##### 文档摘录

CF359D Pair of Numbers gcd+暴力

利用区间 gcd 个数不超过 log 种来做就可以了~

code: 

#include <bits/stdc++.h>     
#define N 300005 
#define setIO(s) freopen(s".in","r",stdin) 
using namespace std;  
int n; 
set<int>s;    
struct solve
{ 
	int A[N],pos[N],len[N],gc[N],b[N],top,tmp; 
	void get() 
	{    
		int i,j;   
		for(i=1;i<=n;++i) 
		{
			for(j=1;j<=top;++j) gc[j]=__gcd(gc[j], A[i]);     
			gc[++top]=A[i], pos[top]=i, b[tmp=1]=1;  
			for(j=2;j<=top;++j) if(gc[j]!=gc[j-1]) b[++tmp]=j;  
			for(top=0,j=1;j<=tmp;++j) gc[++top]=gc[b[j]], pos[top]=pos[b[j]];     
			len[i]=i-pos[top]+1;        
		}
	}   
}ori,rev; 
int main() 
{ 
	// setIO("input"); 
	int i,j,re=0,cnt=0; 
	scanf("%d",&n);   
	for(i=1;i<=n;++i) scanf("%d",&ori.A[i]); 
	for(i=1;i<=n;++i) rev.A[i]=ori.A[n-i+1];            
	ori.get(), rev.get();    
	for(i=1;i<=n;++i) re=max(re, ori.len[i]+rev.len[n-i+1]-2);   
	for(i=1;i<=n;++i) if(ori.len[i]+rev.len[n-i+1]-2==re) s.insert(i-ori.len[i]+1);      
	printf("%d %d\n",s.size(), re);  
	for(set<int>::iterator it=s.begin();it!=s.end();it++) printf("%d ",*it);   
	return 0; 
}

##########

任务说明 A
请将场景问答记录中从包含“What is the measured distance separating”的那一行起直到记录末尾的各行表示为 JSON 字符串列表，每行一个字符串，略去空行，首尾两行都包括在内。
文档摘录与场景问答记录出自不同的来源。

##### 任务数据

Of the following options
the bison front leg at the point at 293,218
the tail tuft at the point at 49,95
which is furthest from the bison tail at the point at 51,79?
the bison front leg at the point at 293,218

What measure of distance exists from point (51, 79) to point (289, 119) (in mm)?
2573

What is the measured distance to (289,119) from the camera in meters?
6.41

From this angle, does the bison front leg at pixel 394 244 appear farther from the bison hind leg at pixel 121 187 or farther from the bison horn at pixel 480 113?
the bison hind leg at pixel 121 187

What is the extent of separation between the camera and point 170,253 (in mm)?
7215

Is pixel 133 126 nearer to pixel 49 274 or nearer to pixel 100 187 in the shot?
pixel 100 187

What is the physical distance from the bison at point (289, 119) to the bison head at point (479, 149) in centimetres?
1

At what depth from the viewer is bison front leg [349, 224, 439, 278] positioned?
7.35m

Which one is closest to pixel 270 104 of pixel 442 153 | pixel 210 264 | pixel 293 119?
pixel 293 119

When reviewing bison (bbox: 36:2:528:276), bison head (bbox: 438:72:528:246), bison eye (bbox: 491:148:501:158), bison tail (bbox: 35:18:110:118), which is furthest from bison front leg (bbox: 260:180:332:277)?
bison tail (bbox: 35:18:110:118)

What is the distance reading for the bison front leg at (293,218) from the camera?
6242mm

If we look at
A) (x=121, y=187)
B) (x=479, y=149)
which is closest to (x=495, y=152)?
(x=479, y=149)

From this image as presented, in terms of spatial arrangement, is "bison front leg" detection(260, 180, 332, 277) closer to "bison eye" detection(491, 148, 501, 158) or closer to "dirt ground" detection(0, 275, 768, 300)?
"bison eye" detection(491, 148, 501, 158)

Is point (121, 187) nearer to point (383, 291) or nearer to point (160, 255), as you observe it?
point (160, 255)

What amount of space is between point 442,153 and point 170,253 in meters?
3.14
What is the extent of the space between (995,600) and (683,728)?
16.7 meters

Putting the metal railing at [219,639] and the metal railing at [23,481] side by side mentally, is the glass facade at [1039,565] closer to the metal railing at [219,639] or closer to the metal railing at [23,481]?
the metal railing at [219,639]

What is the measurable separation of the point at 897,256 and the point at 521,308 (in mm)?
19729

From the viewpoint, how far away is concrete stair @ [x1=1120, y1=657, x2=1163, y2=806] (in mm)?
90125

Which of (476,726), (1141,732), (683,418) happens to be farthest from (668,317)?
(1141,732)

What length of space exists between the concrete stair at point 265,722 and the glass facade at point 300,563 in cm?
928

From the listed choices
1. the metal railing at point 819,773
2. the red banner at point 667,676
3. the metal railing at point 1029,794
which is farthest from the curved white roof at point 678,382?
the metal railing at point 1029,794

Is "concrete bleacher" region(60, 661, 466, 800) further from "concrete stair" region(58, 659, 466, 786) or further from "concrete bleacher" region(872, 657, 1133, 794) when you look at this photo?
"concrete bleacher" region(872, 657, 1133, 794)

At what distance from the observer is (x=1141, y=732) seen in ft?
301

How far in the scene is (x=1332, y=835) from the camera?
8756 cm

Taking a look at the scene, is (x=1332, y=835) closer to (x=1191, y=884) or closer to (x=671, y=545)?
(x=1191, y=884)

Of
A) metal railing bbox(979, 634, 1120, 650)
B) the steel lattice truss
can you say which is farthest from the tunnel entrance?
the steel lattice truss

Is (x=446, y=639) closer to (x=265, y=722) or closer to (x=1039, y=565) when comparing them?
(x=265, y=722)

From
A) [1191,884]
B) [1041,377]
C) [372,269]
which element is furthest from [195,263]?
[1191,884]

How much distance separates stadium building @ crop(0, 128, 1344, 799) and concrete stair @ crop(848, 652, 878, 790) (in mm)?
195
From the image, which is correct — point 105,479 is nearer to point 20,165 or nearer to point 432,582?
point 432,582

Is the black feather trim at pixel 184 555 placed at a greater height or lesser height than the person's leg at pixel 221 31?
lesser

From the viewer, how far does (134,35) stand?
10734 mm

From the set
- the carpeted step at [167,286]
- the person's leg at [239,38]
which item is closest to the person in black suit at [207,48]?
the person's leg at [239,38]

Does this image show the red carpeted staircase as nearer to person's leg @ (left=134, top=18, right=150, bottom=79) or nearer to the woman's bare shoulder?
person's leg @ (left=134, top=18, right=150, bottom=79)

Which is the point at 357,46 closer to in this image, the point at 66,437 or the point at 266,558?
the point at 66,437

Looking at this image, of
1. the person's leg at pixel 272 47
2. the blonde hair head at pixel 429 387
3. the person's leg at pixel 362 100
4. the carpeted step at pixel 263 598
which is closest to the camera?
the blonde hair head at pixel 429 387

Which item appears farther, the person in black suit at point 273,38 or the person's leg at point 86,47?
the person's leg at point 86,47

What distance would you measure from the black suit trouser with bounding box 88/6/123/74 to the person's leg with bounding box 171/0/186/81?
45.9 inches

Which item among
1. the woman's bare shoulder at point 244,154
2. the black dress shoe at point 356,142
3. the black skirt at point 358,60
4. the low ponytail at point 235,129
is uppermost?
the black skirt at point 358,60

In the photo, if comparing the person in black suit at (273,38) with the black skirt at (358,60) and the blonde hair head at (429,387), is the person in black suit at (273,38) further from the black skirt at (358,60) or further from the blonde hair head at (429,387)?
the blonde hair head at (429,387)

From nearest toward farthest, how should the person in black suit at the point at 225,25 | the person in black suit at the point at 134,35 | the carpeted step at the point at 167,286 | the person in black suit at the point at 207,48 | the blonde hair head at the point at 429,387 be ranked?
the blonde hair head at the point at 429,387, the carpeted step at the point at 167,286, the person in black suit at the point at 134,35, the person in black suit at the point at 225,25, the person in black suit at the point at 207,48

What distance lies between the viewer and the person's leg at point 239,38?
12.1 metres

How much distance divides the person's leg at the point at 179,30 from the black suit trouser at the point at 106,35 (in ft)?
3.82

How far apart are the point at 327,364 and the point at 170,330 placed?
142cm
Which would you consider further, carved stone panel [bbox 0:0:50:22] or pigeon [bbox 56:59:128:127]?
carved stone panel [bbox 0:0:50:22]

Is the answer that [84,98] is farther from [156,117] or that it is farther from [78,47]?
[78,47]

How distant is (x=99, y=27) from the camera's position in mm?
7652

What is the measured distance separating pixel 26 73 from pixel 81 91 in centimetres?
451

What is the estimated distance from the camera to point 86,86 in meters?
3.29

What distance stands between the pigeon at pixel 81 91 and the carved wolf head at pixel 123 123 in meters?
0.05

##########

任务说明 B
根据文档摘录，这道题的解法利用了区间 gcd 的什么性质？

答案 A
[
  "What is the measured distance separating pixel 26 73 from pixel 81 91 in centimetres?",
  "451",
  "What is the estimated distance from the camera to point 86,86 in meters?",
  "3.29",
  "What distance stands between the pigeon at pixel 81 91 and the carved wolf head at pixel 123 123 in meters?",
  "0.05"
]

答案 B
区间 gcd 的个数不超过 log 种。